= Exercise a =
Decide whether each statement about the email exchange below agrees with it, and answer yes or no with the deciding words quoted. (i) The read-lines procedure returns a list of strings, one string per line read. (ii) Jinsong needs a list of lists because each line holds only one number. (iii) Arthur's first solution did not work for Jinsong.

= Text segment =
# # #
Hi Arthur,

I need a list of lists because each line has more than one number. You
first solution works for me. All I need to do is to add an extra
string-split call, which returns a list.

Thanks a lot!

Jinsong

On Tue, Jul 12, 2016 at 11:52 PM, Arthur Maciel <arthurmac...@gmail.com>
wrote:

> Although I can't imagine why you'd need it, but in order to get list of
> lists you could do:
>
> (define (read-all-lines filename)
>    (with-input-from-file filename
>       (lambda ()
>          (map (lambda (x)
>                        (list (string->number x)))
>                     (read-lines)))))
>
> I'm not sure that's what you want.
>
> Cheers,
> Arthur
>
>
> On Wed, Jul 13, 2016 at 12:49 AM, Jinsong Liang <jinsongli...@gmail.com>
> wrote:
>
>> Hi Arthur,
>>
>> This simplifies my code a lot! I will give it a try.
>>
>> Thank you!
>>
>> Jinsong
>>
>> On Tue, Jul 12, 2016 at 11:45 PM, Arthur Maciel <arthurmac...@gmail.com>
>> wrote:
>>
>>> Jinsong, the closest solution I can think of is the read-lines
>>> procedure, which returns a list of strings (each string a line read).
>>>
>>> http://api.call-cc.org/doc/extras/read-lines
>>>
>>> Supposing you have a number per line, you could use string->number to
>>> get the result.
>>>
>>> An example would be:
>>>
>>> (define (read-all-lines filename)
# # #
= Exercise b =
Pick out every line of the rows below that contains the string "white".
# # #
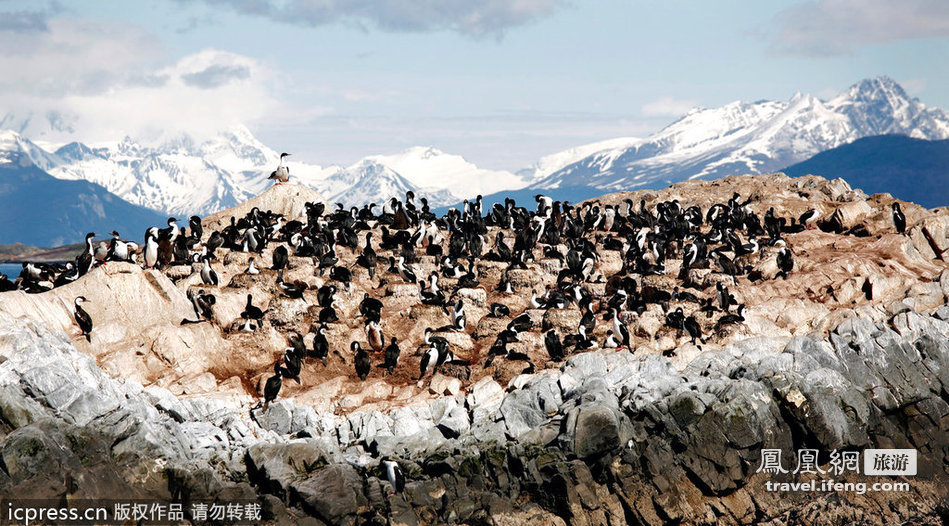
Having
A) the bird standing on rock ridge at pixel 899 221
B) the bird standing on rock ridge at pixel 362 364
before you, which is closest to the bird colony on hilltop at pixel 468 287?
the bird standing on rock ridge at pixel 362 364

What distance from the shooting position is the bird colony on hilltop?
85.6ft

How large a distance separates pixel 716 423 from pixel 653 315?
5743 mm

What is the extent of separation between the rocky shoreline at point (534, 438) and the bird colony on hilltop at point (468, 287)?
5.19 ft

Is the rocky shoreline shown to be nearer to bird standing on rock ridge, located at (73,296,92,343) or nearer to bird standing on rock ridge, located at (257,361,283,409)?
bird standing on rock ridge, located at (257,361,283,409)

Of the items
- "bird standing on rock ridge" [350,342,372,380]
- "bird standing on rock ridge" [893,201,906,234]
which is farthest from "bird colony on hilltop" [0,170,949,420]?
"bird standing on rock ridge" [893,201,906,234]

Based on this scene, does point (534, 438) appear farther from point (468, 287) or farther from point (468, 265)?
point (468, 265)

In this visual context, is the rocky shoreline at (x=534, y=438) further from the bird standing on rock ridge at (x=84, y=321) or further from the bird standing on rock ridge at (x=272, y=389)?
the bird standing on rock ridge at (x=84, y=321)

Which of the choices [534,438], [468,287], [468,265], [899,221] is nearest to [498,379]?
[534,438]

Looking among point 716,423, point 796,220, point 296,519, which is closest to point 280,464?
point 296,519

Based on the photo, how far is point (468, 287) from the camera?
3034 cm

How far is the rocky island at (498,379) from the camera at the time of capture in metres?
21.2

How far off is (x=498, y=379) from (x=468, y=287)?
17.7 ft

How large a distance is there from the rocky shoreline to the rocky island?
0.06m

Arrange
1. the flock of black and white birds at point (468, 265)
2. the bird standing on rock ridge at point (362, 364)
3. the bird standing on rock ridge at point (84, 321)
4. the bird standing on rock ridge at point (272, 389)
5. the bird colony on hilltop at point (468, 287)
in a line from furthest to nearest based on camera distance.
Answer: the flock of black and white birds at point (468, 265) → the bird colony on hilltop at point (468, 287) → the bird standing on rock ridge at point (362, 364) → the bird standing on rock ridge at point (84, 321) → the bird standing on rock ridge at point (272, 389)
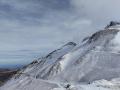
# # #
= Task response a =
(i) Yes: "which returns a list of strings (each string a line read)"
(ii) No: "I need a list of lists because each line has more than one number"
(iii) No: "You first solution works for me"

= Task response b =
1. the flock of black and white birds at point (468, 265)
Answer: the flock of black and white birds at point (468, 265) → the bird colony on hilltop at point (468, 287) → the bird standing on rock ridge at point (362, 364) → the bird standing on rock ridge at point (84, 321) → the bird standing on rock ridge at point (272, 389)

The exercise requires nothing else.